Task goal:
Using the records below, copy out exactly the line that contains "When comparing point" and every line that follows it, up to and including the last, and no others.

── Data rows ──

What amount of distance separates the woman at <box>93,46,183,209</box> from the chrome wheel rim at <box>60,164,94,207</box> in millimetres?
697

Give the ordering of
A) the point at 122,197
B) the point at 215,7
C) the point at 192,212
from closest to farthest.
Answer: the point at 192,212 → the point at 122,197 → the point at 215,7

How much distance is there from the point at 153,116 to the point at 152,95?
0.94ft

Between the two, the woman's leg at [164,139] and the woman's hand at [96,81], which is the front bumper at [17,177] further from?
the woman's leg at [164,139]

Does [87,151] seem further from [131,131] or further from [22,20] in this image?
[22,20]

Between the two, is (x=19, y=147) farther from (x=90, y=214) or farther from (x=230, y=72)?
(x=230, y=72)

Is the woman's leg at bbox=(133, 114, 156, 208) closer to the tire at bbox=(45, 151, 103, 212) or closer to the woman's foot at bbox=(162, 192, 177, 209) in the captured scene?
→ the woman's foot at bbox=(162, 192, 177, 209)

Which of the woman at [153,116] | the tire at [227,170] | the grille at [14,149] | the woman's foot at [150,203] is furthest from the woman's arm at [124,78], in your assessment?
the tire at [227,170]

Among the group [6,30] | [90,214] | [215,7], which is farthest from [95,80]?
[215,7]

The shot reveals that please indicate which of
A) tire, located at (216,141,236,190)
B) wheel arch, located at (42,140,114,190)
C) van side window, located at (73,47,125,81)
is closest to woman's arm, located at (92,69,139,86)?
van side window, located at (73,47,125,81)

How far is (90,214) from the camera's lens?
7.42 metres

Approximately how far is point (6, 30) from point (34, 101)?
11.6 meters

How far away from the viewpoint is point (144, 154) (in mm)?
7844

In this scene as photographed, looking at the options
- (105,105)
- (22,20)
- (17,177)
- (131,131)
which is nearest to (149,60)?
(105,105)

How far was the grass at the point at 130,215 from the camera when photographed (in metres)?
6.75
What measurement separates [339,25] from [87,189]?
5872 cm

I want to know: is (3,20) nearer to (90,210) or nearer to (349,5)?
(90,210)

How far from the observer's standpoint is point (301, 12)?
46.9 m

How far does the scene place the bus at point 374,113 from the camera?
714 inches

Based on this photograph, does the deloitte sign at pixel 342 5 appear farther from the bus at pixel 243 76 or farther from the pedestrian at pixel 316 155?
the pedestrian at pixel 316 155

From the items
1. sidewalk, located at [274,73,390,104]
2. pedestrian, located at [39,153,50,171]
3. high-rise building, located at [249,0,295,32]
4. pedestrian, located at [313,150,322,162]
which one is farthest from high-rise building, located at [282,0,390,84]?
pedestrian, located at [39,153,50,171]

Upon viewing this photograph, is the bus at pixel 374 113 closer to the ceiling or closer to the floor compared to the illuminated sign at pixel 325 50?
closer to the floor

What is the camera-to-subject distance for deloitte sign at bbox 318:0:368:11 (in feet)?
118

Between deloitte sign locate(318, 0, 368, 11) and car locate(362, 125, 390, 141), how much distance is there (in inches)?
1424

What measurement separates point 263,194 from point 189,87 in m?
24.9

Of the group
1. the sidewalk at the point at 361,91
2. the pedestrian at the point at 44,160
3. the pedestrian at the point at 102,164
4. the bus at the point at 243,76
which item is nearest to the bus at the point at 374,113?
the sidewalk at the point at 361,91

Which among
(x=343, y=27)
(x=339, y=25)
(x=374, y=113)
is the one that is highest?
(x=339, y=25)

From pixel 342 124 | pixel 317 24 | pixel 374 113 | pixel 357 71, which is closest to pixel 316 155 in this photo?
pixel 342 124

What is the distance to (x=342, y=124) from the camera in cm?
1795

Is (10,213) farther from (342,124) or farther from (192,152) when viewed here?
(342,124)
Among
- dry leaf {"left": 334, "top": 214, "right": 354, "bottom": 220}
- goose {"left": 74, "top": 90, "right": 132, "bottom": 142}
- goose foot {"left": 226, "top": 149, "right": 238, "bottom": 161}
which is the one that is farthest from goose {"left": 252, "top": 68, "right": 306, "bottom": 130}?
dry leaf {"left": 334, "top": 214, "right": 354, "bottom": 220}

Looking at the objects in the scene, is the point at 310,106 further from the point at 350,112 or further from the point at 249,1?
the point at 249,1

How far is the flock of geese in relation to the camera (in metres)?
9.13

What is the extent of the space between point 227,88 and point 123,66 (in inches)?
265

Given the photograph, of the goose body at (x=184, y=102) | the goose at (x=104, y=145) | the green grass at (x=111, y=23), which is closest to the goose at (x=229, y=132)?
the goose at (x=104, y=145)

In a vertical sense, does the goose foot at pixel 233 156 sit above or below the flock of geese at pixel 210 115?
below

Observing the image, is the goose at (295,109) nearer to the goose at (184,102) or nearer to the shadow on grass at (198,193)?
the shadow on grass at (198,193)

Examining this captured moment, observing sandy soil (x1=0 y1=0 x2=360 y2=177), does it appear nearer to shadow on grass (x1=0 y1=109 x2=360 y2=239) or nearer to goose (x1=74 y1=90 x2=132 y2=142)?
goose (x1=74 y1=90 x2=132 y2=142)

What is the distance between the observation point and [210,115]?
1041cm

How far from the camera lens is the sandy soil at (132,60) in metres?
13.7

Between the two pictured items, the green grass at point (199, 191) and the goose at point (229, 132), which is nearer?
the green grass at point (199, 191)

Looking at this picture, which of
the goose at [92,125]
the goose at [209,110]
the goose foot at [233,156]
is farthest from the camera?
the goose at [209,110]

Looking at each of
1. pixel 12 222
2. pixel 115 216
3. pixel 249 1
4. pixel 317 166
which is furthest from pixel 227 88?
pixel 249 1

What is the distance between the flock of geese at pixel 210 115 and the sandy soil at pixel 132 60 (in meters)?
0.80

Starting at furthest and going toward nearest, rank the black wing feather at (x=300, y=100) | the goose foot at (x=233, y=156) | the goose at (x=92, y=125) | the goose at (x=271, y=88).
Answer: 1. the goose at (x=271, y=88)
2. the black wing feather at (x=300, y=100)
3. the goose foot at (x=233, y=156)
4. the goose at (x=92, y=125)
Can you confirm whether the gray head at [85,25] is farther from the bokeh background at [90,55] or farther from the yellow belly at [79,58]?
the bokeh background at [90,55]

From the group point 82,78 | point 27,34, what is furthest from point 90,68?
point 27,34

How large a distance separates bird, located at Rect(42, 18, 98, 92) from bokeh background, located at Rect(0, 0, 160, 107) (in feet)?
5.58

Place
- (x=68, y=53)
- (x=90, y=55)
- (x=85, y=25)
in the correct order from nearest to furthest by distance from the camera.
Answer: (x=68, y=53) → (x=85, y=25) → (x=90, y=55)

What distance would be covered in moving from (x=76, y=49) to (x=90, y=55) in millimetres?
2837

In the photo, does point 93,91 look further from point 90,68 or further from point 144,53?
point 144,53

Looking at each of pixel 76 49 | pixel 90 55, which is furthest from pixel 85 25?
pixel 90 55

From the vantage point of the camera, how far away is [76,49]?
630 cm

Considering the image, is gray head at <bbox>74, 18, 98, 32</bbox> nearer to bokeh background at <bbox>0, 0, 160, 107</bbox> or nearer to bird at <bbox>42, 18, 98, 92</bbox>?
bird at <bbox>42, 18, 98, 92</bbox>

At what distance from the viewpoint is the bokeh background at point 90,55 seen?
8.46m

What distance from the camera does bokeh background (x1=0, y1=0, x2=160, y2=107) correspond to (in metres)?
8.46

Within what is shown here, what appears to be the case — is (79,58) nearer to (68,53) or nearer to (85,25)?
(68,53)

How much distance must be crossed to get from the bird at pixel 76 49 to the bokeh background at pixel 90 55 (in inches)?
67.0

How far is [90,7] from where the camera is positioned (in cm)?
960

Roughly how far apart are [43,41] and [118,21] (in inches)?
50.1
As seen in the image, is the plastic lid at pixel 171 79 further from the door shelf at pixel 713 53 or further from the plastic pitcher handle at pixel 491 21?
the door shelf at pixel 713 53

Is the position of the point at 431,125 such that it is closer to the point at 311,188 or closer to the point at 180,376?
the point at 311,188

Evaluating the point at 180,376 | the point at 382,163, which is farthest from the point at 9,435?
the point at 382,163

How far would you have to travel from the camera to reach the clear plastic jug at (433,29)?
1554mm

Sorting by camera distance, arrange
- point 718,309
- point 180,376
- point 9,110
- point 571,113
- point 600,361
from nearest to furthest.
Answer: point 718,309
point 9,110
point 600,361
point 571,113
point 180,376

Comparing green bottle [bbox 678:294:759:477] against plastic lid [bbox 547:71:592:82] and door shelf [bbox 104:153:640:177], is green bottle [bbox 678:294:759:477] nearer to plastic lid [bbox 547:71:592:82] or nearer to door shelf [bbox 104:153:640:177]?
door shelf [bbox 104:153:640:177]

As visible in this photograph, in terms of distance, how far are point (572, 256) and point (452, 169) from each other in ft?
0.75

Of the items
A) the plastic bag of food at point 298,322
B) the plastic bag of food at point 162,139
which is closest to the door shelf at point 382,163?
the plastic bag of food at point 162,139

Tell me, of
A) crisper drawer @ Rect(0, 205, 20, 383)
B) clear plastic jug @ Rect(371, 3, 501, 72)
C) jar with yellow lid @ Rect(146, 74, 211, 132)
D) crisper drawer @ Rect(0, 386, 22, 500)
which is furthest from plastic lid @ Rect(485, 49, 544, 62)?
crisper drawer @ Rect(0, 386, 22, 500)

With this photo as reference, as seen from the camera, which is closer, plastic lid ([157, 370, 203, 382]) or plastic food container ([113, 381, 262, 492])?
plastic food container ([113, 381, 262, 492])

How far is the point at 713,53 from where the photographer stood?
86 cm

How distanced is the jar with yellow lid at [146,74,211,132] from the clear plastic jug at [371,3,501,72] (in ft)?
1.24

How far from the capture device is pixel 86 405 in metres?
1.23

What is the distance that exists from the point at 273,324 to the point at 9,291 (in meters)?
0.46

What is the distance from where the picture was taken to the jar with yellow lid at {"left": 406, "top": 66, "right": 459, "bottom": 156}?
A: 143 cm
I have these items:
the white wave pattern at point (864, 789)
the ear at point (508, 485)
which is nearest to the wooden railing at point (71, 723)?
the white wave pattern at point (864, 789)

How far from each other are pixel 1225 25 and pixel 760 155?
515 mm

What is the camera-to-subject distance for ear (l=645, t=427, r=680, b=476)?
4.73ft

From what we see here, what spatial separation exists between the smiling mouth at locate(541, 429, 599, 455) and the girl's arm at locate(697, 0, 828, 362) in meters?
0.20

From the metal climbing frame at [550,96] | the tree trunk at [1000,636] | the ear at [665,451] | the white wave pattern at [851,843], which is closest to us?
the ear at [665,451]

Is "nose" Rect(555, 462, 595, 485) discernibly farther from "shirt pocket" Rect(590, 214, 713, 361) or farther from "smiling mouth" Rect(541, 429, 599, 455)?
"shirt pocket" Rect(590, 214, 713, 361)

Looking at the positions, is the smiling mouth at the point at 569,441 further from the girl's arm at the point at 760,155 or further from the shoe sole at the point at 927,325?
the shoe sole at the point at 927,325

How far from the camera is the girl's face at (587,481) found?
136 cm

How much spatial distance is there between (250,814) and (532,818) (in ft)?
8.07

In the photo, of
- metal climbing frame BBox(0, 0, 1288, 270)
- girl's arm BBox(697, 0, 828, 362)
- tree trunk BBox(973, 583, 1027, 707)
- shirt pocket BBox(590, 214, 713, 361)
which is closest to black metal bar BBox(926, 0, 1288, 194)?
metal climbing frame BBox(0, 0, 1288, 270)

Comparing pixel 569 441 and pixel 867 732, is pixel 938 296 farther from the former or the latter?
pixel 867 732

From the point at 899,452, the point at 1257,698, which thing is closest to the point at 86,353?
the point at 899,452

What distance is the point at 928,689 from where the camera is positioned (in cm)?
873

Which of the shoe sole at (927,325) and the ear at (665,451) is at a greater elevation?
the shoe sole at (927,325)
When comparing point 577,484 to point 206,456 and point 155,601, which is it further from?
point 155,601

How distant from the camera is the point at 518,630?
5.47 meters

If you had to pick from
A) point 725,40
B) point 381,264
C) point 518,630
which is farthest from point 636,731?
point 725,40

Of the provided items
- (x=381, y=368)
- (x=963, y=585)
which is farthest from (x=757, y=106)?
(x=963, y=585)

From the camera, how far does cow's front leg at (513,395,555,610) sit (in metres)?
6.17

───

Answer to this task:
When comparing point 577,484 to point 206,456 and point 155,601, which is it further from?
point 155,601

How distant from the camera is the point at 518,630?
5.47 meters

If you had to pick from
A) point 725,40
B) point 381,264
C) point 518,630
which is farthest from point 636,731?
point 725,40

Of the provided items
- (x=381, y=368)
- (x=963, y=585)
which is farthest from (x=757, y=106)?
(x=963, y=585)

From the camera, how far does cow's front leg at (513,395,555,610) sit (in metres)?
6.17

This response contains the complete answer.